In his article Stefan Michalski distinguishes three basic transport mechanisms which determine the leakage of display cases: 1) air flow through holes and cracks, 2) diffusion through (stagnant air in) holes and cracks, and 3) permeation through case wall materials. The airflow through holes and cracks is driven by pressure differences across the holes. Equations are given for pressure differences caused by air density differences between inside and outside due to temperature and relative humidity differences (stack pressure), and pressure differences caused by thermal and barometric pumping.
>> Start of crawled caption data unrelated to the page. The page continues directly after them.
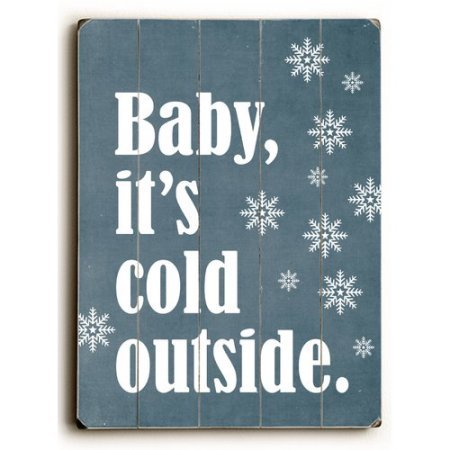 One Bella Casa 0004-4793-32 30 x 40 in. Baby Its Cold Outside Planked Wood Wall Decor by Cheryl Overton by One Bella Casa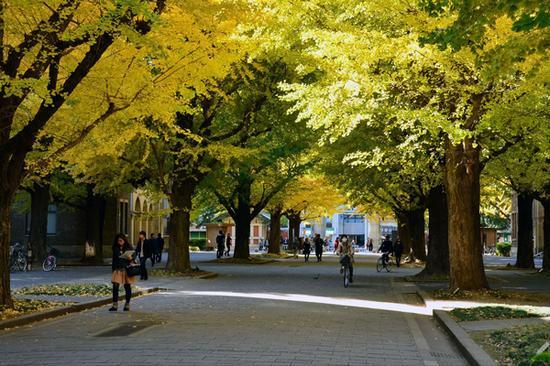 早稻田大学校园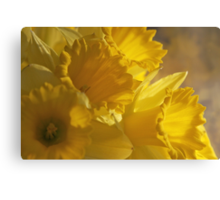 Big, Big Yellow Canvas Print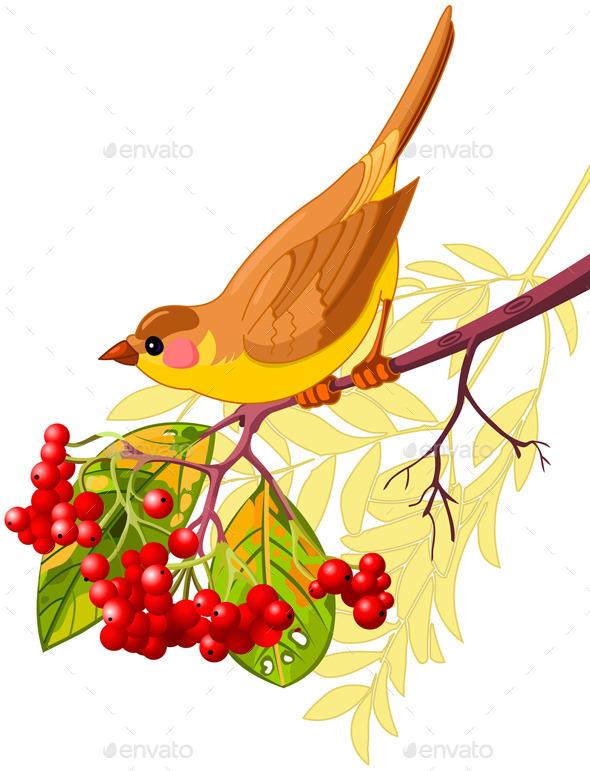 Autumn Bird - Animals Characters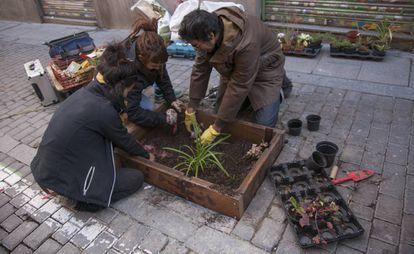 Los vecinos plantan en los alcorques de los árboles en la calle La Palma.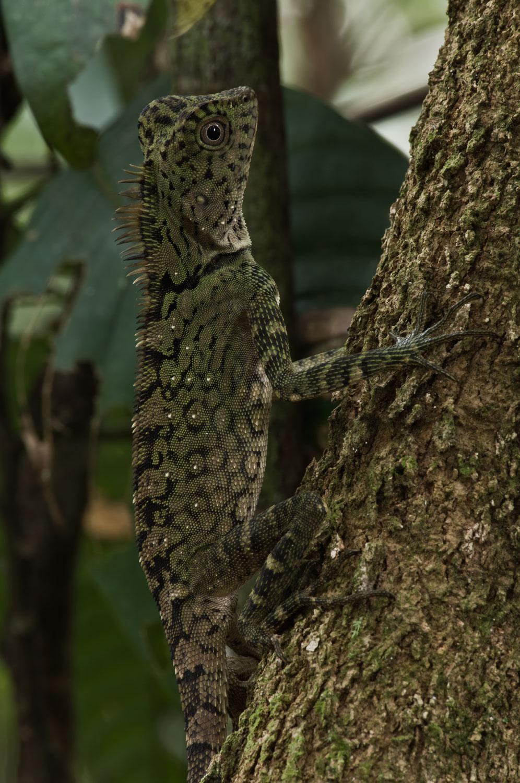 Bornean-AH-Lizard-01-1500.jpg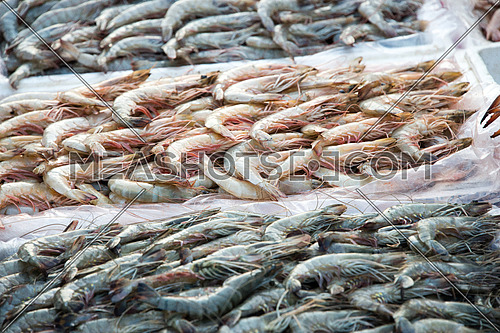 shrimps display in fish market dubai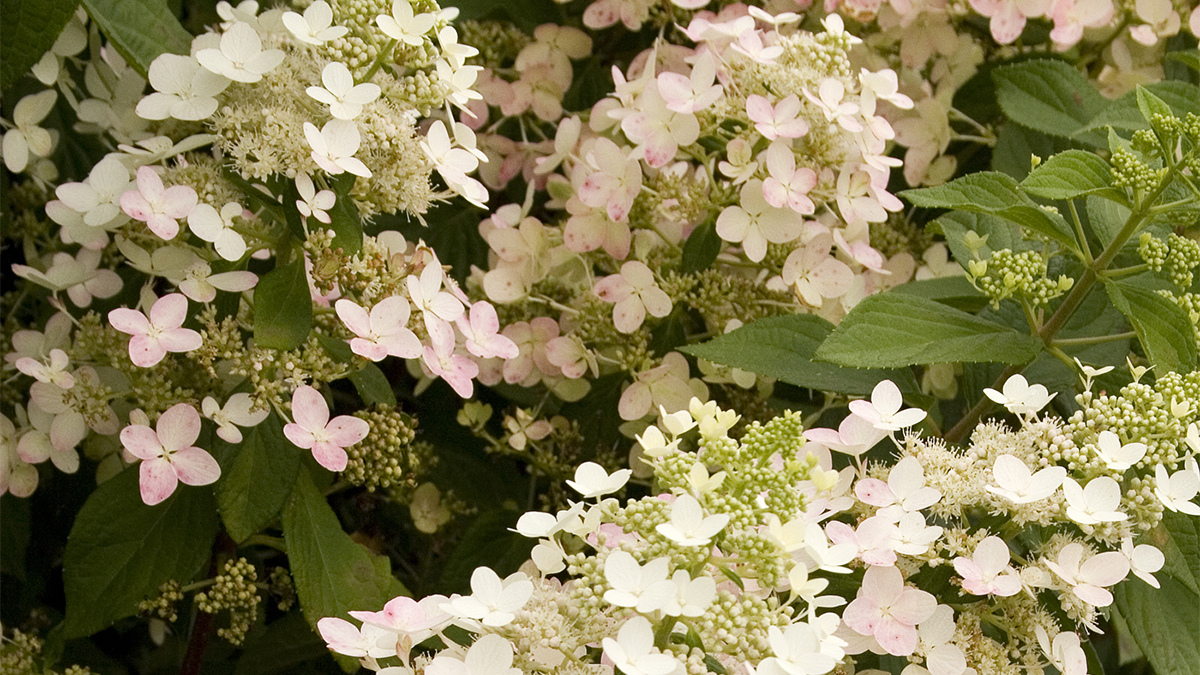 Midwest 5 Shrubs That Look Great In August Zone 3 7 Grow
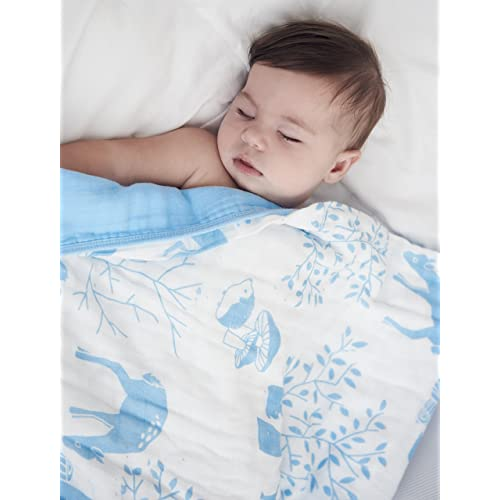 Organic Muslin Baby Toddler Blanket - 100% Hypoallergenic Cotton Bed Blankets - Blue Forest by Clover & Sage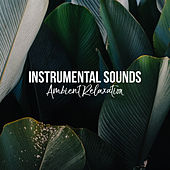 Instrumental Sounds: Ambient Relaxation von Instrumental Relaxation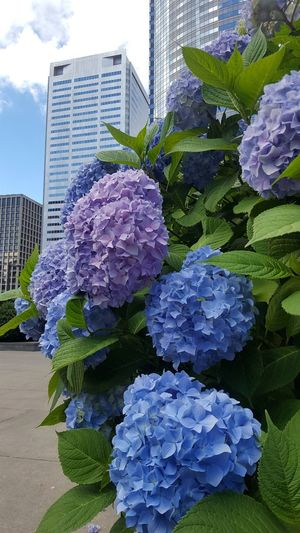 Close-up of purple flowering plant by building in city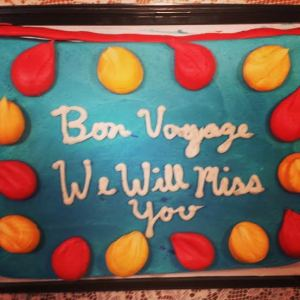 Cake from one of our going away parties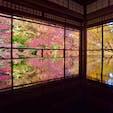 京都 #瑠璃光院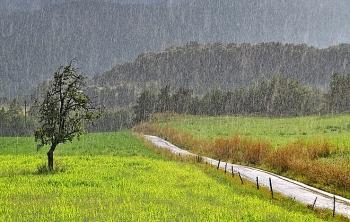 Vùng núi Bắc Bộ cảnh báo mưa giông, lốc sét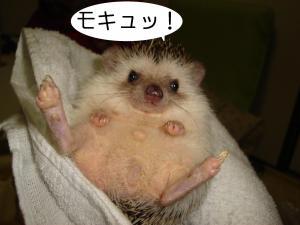 mokyu_300.jpg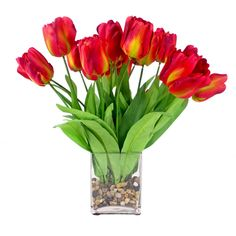 This beautiful tulip bouquet in a square glass vase adds the perfect touch to any home. The silk and polyester flowers offer the elegance of real flowers without the maintenance.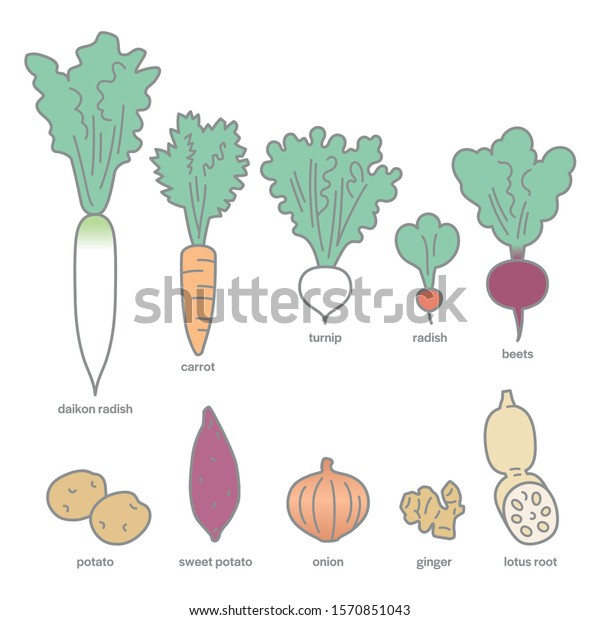 Hand Drawn Vector Graphic Illustrations Vegetables Stock Vector Royalty Free 1570851043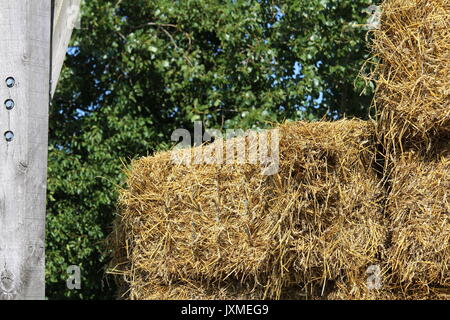 Straw to feed the horses of the stables placed in the hangar - Stock Photo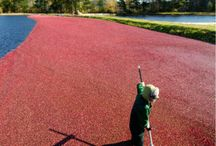 Ocean Spray Harvest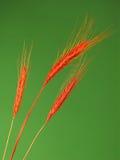 Trois oreilles de blé Image stock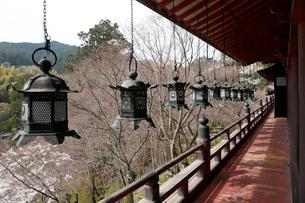 4月 桜の談山神社 奈良の春景色の写真素材 [FYI01778654]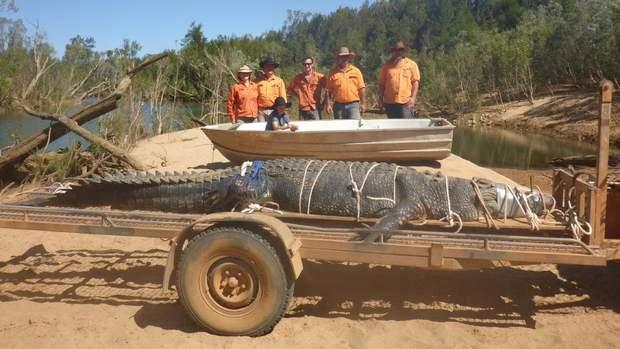 крокодил Австралія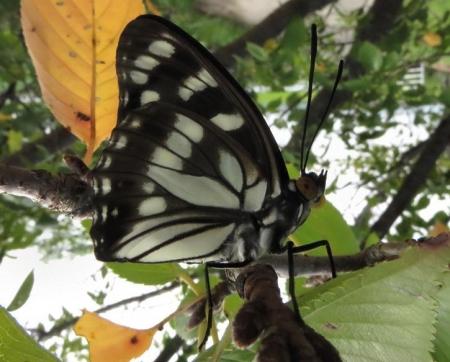 蝶と再会 049
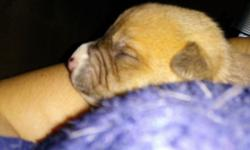 5 feamles ,3 male american staffordahire puppies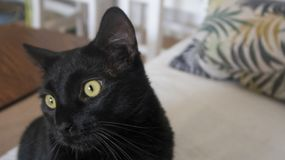Gatto nero giorno del gatto foreground fotografie stock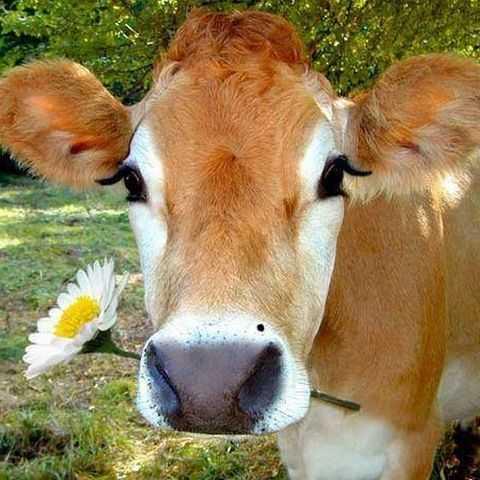 коровы во сне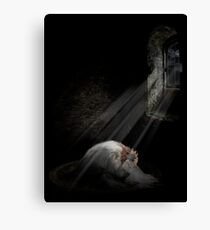 The downfall of the Goblin King Canvas Print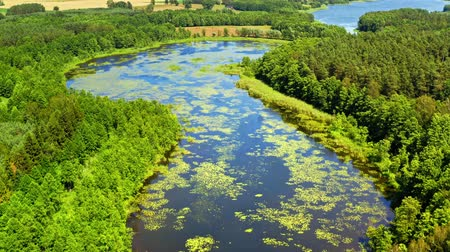 swamps : Green algae on the river and swamps in summer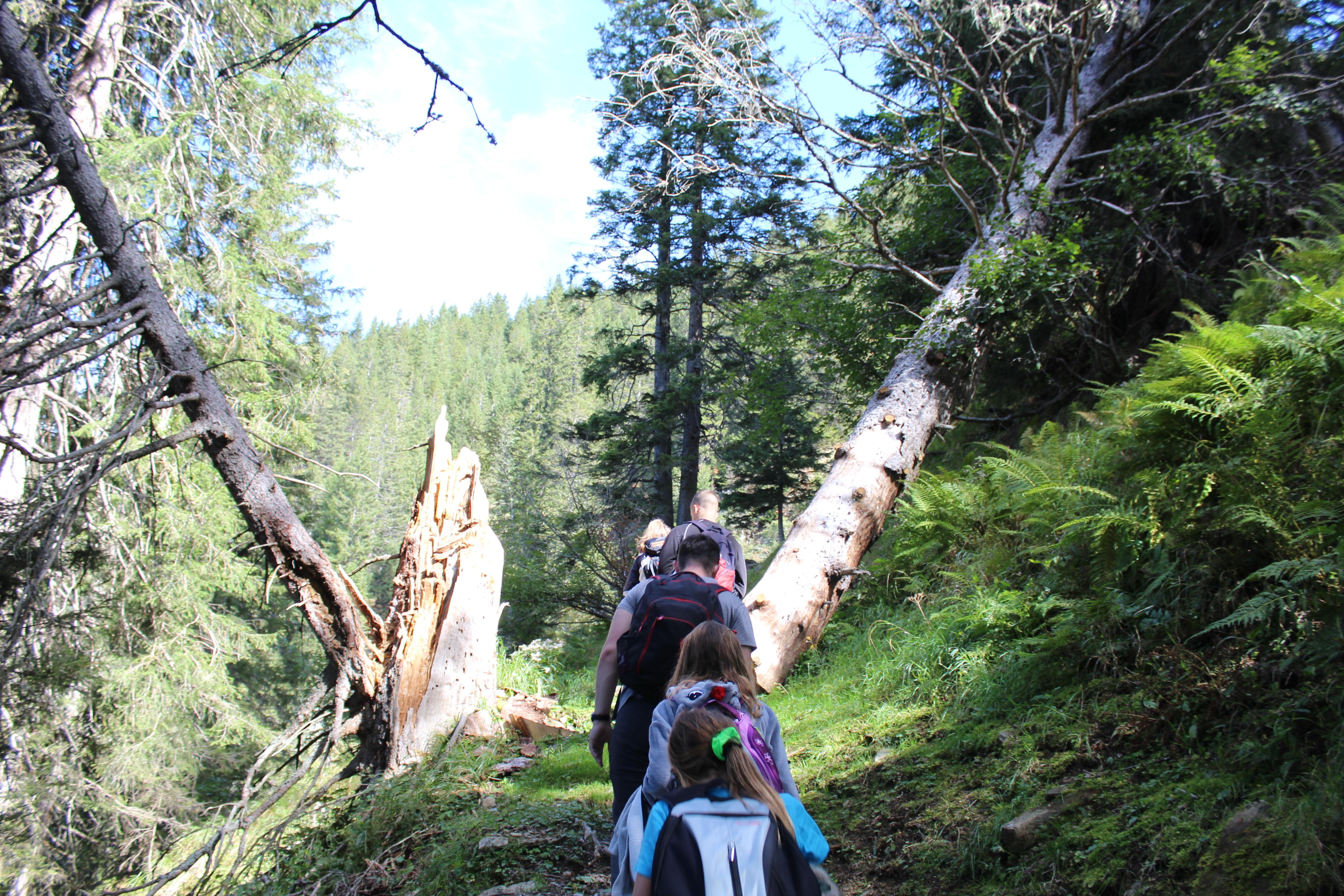 Wanderung mit kaputtem Baum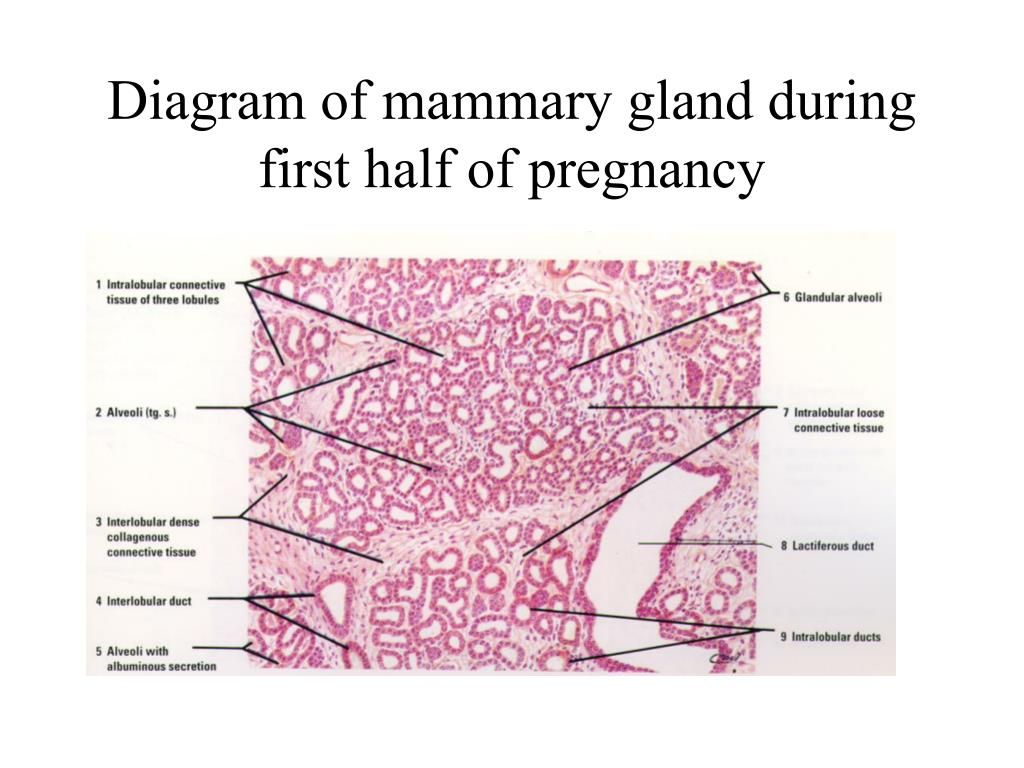 Diagram of mammary gland during first half of pregnancy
The equations developed in the article are based on the assumption of homogeneous conditions within the case. Stack pressure is considered constant. Flow and diffusion equations through the holes and cracks are developed for simplified geometry's, that is tube shaped holes and rectangular cracks.

In real life, display cases have seldom simplified geometries and temperature and relative humidity differences are not constant. It is tempting to create more precise models that can account for this level of detail . From a practical (non-physicist) point of view, however, the current set of equations is already complicated to work with. In this study the practical use and the validity of the leakage predictions made by Michalski are tested experimentally. Exchange rates of a display case with holes and cracks of different sizes, shapes and positions are measured using carbondioxide as a tracer gas, while internal and external temperatures, relative humidities and air speed are measured simultaneously. The decay in the carbondioxide concentration allows for calculation of the actual exchange rate, which is compared with values calculated with the theoretical ones. Aim of this work is to produce a ready-to-use set of equations that can be implemented in a spreadsheet program to predict exchange rates of display cases.

[1] Michalski S., "Leakage prediction for buildings, cases, bags and bottles", Studies in Conservation, 39 (1994) 169-186.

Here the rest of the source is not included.